(Te bestuderen tekst):
ECLI:NL:GHAMS:2022:3678

Gerechtshof Amsterdam

Datum uitspraak
27 december 2022
Publicatiedatum
27 december 2022
Zaaknummer
200.314.108/ 01
Instantie
Gerechtshof Amsterdam
Type
Uitspraak
Rechtsgebied
Civiel recht; Personen- en familierecht
Procedures
  • Beschikking
Vindplaatsen
  • Rechtspraak.nl
AI samenvatting door LexboostAutomatisch gegenereerd

Verlenging ondertoezichtstelling van een minderjarige in het kader van gezinsbescherming en ontwikkelingsbedreiging

In deze zaak heeft het Gerechtshof Amsterdam op 27 december 2022 uitspraak gedaan in hoger beroep over de verlenging van de ondertoezichtstelling van de minderjarige [minderjarige]. De moeder, verzoekster in hoger beroep, is het niet eens met de verlenging van de ondertoezichtstelling die door de gecertificeerde instelling De Jeugd- & Gezinsbeschermers (GI) was verzocht. De moeder stelt dat er geen sprake meer is van een ontwikkelingsbedreiging voor [minderjarige] en dat zij voldoet aan de voorwaarden die door de GI zijn gesteld. De GI en de vader van [minderjarige] zijn echter van mening dat de ondertoezichtstelling noodzakelijk blijft vanwege de traumaverwerking en het contactherstel met de vader. De Raad voor de Kinderbescherming heeft ook zijn zorgen geuit over de opvoedsituatie bij de moeder en de ontwikkeling van [minderjarige]. Het hof heeft vastgesteld dat de moeder niet heeft kunnen overtuigen dat de hulpverlening zonder gedwongen kader voldoende zal zijn. Gezien de omstandigheden en de noodzaak voor verdere hulpverlening heeft het hof besloten de ondertoezichtstelling te verlengen tot 18 mei 2023, en de beschikking van de kinderrechter te bekrachtigen.

Uitspraak

GERECHTSHOF AMSTERDAM

Afdeling civiel recht en belastingrecht
Team III (familie- en jeugdrecht)
zaaknummer: 200.314.108/ 01
zaaknummer rechtbank: C/15/326014 / JU RK 22-403
beschikking van de meervoudige kamer van 27 december 2022 inzake
[de moeder],
wonende te [plaats A] , gemeente [gemeente] ,
verzoekster in hoger beroep,
verder te noemen: de moeder,
advocaat: mr. I.M. Thieme te Zaandam,
en
de gecertificeerde instelling De Jeugd- & Gezinsbeschermers,
gevestigd te [plaats B] ,
verweerster in hoger beroep,
verder te noemen: de GI.
Als belanghebbenden is aangemerkt:
- de minderjarige [minderjarige] (hierna: [minderjarige] ).
In zijn adviserende taak is in de procedure gekend:
de Raad voor de Kinderbescherming,
gevestigd te Den Haag, locatie Haarlem,
hierna te noemen: de raad.

(Aangeleverde gegevens):
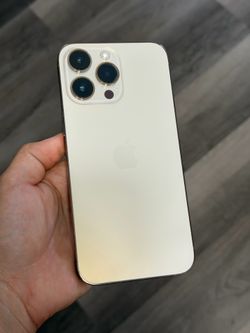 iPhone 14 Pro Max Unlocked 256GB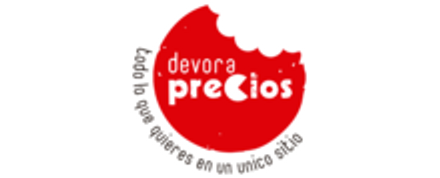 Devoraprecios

* * *

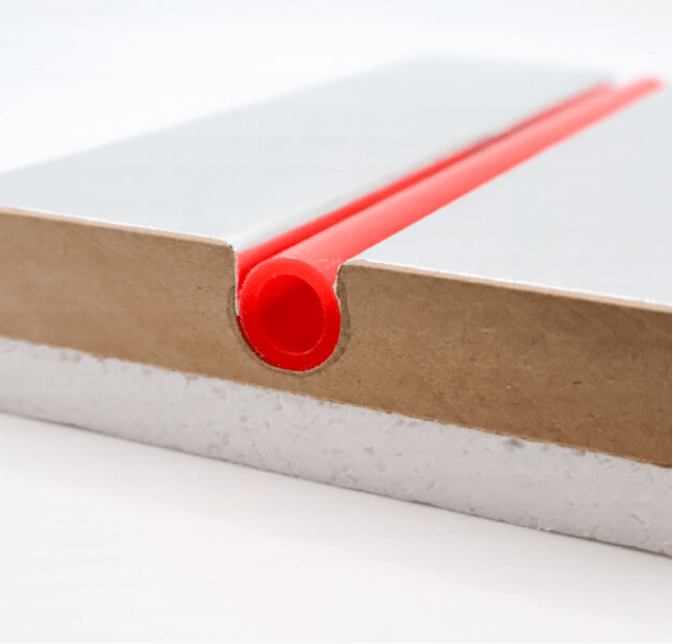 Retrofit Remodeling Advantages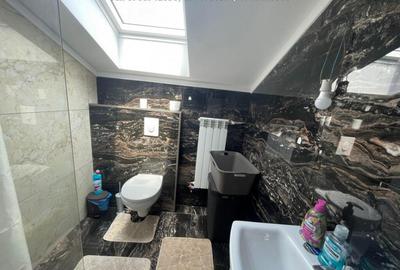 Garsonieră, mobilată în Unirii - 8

(Opdracht):
Neem uit de uitspraak van het hof alles vanaf "In zijn adviserende" tot en met "noemen: de raad." woordelijk over.

(Antwoord):
In zijn adviserende taak is in de procedure gekend:
de Raad voor de Kinderbescherming,
gevestigd te Den Haag, locatie Haarlem,
hierna te noemen: de raad.